Here is the ntp config on the local ntp server, notice the upstream server entries and the restrict entry, according to my research this qualifies the node as an ntp server which local nodes can sync against.
driftfile /var/lib/ntp/drift
# Permit time synchronization with our time source, but do not
# permit the source to query or modify the service on this system.
restrict default kod limited nomodify notrap nopeer noquery
restrict -6 default kod limited nomodify notrap nopeer noquery
# Permit all access over the loopback interface. This could
# be tightened as well, but to do so would effect some of
# the administrative functions.
restrict 127.0.0.1
restrict -6 ::1
# Makes me able to answer requests from local nodes
restrict 10.0.0.0 mask 255.255.192.0 nomodify notrap
# My source
server 0.centos.pool.ntp.org iburst
server 1.centos.pool.ntp.org
server 2.centos.pool.ntp.org
logfile /var/log/ntp/server.log
statistics loopstats
statsdir /var/log/ntp/
filegen peerstats file peers type day link enable
filegen loopstats file loops type day link enable
And on the local non-ntp server nodes, everything is the same except the restrict entry is removed, and the server entries reference only the local ntp server: server ntp.example.com iburst
.
Every local node can resolve ntp.example.com
.
The problem I am having is when I run the following command from the nagios server:
/usr/lib64/nagios/plugins/check_ntp_time -H node-a-1 -v
And the output:
sending request to peer 0
response from peer 0: offset -0.002921819687
sending request to peer 0
response from peer 0: offset -0.0001939535141
sending request to peer 0
re-sending request to peer 0
re-sending request to peer 0
re-sending request to peer 0
re-sending request to peer 0
re-sending request to peer 0
re-sending request to peer 0
discarding peer 0: stratum=0
overall average offset: 0
NTP CRITICAL: Offset unknown|
This happens for all the nodes, except the local ntp server, which references upstream servers. At first I thought it was IPTables issue, but I have the ports pinholed on every local ntp node (to allow nagios access to check the time diff):
ACCEPT udp -- eth0 * 10.0.0.0/18 0.0.0.0/0 multiport dports 123 /* 777 allow ntp access */ state NEW
Versions:
nagios-plugins-ntp: 1.4.16
ntp: 4.2.6p5-1.el6.centos
Any help is greatly appreciated, I really can't submit the nagios work until I get this resolved, as you know keeping server times in sync is priority 1.
-- Edit --
Per the comments, here are the results of ntpq -p
, on various nodes:
# Actual NTP Server (10.0.0.2)
==============================================================================
+propjet.latt.ne 241.199.164.101 2 u 105 128 337 14.578 12.954 7.138
+x2la01.hostigat 63.145.169.2 3 u 21 128 377 16.037 13.546 4.090
*pacific.latt.ne 241.199.164.101 2 u 72 128 377 15.148 24.434 7.403
# Local node 1
==============================================================================
*service-a-1.sn1 204.2.134.163 3 u 9 128 377 0.228 5.217 1.296
# Local node 2
==============================================================================
*service-a-1.sn1 204.2.134.163 3 u 91 128 377 0.200 3.608 1.167
The key line here is this one:
An NTP server identifying itself as stratum 0 is a violation of the spec (it's reserved for atomic clocks or something like that).

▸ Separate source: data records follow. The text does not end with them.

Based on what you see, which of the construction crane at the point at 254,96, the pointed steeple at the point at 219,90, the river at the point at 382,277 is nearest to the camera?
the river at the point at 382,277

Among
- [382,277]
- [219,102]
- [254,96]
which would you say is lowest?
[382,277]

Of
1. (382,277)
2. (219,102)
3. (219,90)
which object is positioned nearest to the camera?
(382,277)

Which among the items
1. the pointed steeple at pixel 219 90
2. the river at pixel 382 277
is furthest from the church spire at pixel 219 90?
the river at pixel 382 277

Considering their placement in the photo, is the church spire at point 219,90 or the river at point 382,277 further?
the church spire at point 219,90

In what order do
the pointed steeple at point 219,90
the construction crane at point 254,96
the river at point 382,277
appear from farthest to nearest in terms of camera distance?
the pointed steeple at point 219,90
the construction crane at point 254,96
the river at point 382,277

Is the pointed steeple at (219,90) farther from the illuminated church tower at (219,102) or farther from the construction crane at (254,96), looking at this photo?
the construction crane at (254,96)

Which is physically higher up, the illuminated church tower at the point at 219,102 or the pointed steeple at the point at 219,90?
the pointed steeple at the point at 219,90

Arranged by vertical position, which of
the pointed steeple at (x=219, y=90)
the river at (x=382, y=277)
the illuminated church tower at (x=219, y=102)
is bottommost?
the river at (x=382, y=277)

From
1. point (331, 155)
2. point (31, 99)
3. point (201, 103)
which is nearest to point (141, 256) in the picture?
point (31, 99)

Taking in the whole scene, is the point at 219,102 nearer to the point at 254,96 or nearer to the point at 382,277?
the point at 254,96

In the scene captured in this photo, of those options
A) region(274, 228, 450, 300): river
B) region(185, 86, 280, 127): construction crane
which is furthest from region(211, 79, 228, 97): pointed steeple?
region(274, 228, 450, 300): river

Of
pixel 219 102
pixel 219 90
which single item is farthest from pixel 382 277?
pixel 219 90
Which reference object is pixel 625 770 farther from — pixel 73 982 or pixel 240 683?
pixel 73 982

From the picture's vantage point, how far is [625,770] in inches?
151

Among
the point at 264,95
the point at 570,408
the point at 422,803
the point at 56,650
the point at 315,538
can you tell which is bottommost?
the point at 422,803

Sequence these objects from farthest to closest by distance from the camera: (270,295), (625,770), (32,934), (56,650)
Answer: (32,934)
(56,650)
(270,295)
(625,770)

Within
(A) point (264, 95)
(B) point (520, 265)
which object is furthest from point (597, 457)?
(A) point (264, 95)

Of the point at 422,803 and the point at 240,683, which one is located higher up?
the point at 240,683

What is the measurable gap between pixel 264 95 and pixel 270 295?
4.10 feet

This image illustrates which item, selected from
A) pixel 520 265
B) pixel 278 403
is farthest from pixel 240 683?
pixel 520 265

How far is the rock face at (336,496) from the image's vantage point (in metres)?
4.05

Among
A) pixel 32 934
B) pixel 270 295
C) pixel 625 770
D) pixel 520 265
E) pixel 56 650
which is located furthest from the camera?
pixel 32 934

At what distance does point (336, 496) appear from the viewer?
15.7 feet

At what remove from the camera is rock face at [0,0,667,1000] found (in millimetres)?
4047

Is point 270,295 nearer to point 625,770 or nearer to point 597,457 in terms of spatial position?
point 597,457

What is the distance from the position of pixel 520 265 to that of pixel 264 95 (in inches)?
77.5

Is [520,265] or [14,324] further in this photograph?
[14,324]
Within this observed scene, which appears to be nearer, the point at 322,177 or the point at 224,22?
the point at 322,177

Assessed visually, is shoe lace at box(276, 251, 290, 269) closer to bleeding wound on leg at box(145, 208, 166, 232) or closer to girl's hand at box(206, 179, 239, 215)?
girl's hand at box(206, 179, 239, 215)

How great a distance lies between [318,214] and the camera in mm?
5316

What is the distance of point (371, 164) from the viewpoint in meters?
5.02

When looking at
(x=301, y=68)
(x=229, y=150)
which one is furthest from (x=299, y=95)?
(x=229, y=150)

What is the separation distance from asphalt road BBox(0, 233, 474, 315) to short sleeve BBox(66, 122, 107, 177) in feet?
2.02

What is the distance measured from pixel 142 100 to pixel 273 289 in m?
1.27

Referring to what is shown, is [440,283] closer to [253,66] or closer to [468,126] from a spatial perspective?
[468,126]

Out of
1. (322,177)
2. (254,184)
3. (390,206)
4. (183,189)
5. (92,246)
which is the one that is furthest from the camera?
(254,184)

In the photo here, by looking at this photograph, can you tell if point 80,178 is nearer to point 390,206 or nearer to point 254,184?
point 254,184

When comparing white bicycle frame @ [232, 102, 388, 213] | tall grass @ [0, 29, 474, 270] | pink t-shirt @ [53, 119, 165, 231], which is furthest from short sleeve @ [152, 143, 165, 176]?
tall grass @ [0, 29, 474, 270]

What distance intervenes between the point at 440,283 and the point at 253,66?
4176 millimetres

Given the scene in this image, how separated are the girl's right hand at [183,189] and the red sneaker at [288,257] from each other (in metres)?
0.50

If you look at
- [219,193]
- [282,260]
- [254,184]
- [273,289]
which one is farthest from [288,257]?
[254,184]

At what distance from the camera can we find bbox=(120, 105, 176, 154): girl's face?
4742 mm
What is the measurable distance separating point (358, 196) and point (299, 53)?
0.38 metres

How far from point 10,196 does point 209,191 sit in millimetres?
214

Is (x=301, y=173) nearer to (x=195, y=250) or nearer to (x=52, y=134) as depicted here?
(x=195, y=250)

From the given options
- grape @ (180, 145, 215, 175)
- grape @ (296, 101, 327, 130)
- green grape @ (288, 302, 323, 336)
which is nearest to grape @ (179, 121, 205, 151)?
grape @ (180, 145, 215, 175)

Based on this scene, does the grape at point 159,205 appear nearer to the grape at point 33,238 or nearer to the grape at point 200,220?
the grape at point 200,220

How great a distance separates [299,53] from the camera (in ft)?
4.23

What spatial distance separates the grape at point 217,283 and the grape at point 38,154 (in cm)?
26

I had this problem years ago with some BSD and Mac OS X hosts. I ended up hacking the stratum check out of the source and maintaining a separate build of the plugin for "problematic" hosts.
The offending lines are 254-257 (currently, anyway), if you want to rip that out. It's a hack, but it works for me ;-)

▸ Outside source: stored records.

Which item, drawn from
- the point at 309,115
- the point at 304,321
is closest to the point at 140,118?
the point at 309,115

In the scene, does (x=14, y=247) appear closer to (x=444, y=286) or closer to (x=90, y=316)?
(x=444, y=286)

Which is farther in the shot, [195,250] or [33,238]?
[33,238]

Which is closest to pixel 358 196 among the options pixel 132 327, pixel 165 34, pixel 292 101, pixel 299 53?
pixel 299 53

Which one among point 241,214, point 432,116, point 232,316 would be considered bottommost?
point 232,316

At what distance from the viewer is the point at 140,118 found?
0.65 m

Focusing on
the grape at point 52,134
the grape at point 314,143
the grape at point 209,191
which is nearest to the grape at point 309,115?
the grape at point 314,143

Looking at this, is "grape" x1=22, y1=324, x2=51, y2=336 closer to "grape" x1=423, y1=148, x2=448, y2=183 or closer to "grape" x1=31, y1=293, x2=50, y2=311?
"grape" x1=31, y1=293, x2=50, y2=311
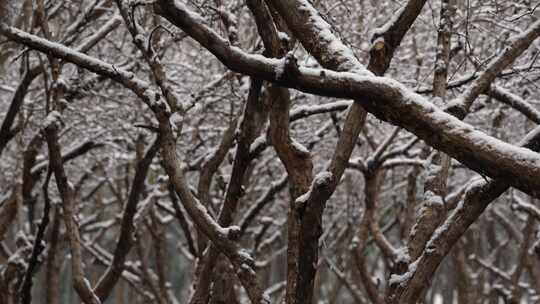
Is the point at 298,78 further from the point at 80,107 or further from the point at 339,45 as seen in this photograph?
the point at 80,107

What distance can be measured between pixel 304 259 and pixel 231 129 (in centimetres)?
288

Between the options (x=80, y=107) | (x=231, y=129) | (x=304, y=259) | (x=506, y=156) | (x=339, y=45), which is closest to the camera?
(x=506, y=156)

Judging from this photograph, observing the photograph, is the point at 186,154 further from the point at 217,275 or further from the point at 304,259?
the point at 304,259

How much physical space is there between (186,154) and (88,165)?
468 centimetres

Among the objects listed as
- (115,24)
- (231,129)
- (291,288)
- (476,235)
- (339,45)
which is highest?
(476,235)

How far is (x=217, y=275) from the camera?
5289 mm

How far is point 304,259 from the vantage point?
381cm

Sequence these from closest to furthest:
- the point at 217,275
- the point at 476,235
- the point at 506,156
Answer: the point at 506,156, the point at 217,275, the point at 476,235

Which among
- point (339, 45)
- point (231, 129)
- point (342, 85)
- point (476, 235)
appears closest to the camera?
point (342, 85)

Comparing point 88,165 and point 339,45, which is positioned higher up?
point 88,165

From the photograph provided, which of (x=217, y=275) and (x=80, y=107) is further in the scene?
(x=80, y=107)

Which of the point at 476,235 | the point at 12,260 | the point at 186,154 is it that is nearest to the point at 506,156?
the point at 12,260

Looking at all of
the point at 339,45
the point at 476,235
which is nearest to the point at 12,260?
the point at 339,45

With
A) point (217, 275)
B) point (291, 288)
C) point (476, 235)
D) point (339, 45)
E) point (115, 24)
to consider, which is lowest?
point (291, 288)
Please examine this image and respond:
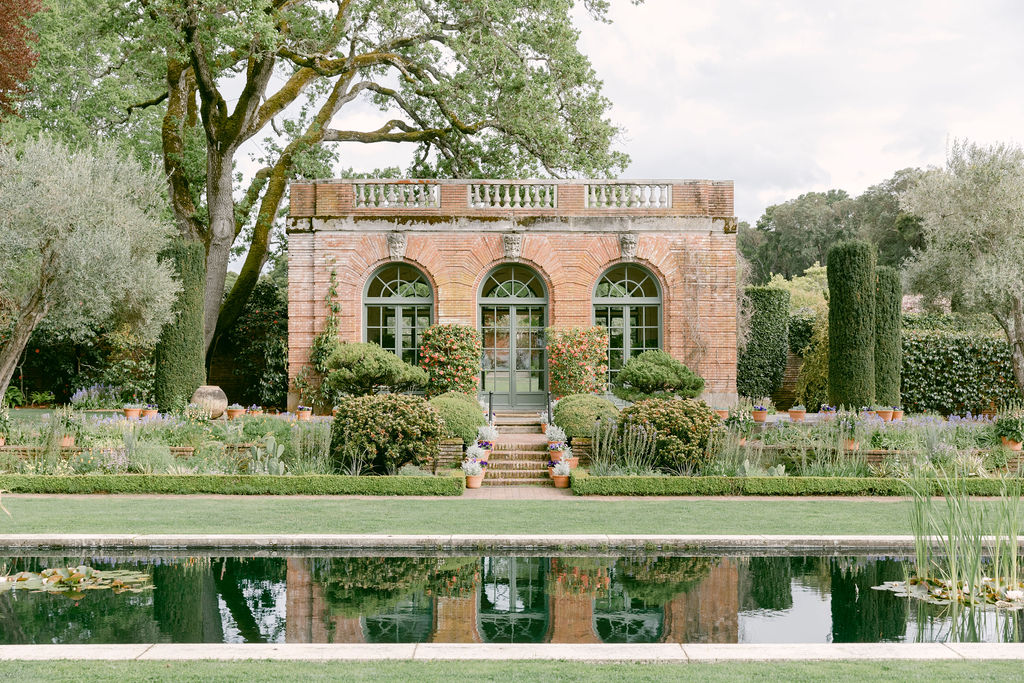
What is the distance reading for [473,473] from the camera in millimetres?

I found this thread in the mailing list archives about it. I think there was another one where I suggested adding a command-line option to ignore the stratum check, but I don't think it got any traction.
There's also a bug report about it, but it hasn't yielded anything useful as far as I can tell.

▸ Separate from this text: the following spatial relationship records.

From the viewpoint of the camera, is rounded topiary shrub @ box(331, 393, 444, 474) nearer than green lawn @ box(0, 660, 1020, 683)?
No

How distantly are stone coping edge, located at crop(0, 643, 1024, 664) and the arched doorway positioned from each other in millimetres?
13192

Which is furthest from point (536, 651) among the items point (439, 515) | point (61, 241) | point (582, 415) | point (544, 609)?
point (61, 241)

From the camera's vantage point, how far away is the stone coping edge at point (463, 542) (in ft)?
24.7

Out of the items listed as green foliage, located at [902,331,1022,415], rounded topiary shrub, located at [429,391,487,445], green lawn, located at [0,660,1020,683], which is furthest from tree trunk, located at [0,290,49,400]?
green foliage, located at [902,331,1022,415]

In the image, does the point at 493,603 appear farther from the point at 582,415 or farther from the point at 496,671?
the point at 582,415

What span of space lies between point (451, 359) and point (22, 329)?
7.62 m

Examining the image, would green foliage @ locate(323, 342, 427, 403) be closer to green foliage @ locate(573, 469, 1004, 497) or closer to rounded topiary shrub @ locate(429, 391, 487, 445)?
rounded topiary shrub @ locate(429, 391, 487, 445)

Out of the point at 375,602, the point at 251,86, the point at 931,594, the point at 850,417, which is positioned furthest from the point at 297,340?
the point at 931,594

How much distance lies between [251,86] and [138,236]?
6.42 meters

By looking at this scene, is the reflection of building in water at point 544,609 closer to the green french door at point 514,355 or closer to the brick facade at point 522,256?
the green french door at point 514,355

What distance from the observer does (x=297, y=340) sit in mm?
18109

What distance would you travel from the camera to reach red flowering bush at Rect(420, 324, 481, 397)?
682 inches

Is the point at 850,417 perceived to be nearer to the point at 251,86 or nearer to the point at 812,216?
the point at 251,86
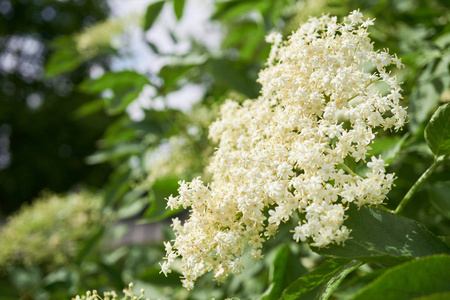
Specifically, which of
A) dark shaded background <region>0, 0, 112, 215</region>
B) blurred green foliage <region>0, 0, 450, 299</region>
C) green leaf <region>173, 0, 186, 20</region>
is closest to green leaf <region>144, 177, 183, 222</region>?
blurred green foliage <region>0, 0, 450, 299</region>

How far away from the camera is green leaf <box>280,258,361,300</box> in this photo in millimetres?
856

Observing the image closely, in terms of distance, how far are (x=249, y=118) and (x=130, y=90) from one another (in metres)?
1.11

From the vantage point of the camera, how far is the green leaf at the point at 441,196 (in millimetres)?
1202

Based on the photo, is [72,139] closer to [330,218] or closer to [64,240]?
[64,240]

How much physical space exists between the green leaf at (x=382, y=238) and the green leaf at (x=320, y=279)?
6 cm

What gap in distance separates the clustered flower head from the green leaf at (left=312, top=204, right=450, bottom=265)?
0.10ft

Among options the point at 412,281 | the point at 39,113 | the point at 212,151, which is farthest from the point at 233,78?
the point at 39,113

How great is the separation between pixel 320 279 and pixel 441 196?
0.62 m

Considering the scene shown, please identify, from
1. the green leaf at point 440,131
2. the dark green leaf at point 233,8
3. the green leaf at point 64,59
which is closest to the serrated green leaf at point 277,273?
the green leaf at point 440,131

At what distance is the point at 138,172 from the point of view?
216cm

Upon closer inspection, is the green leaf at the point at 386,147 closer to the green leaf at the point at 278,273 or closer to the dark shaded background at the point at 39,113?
the green leaf at the point at 278,273

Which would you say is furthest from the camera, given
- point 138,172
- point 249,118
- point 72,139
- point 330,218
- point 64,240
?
point 72,139

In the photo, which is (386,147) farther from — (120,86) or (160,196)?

I removed the problem be disabling the KOD (kiss-of-death) feature on the NTP server.
check_ntp sends (at least) 4 requests in quick succession to calculate a statistically sound average offset. The third and all following requests are considered a denial of service attack by the server and are answered with a KOD message (invalid stratum, namely 0). In fact, this behaviour should be considered a bug of check_ntp as KOD must be processed properly by the client.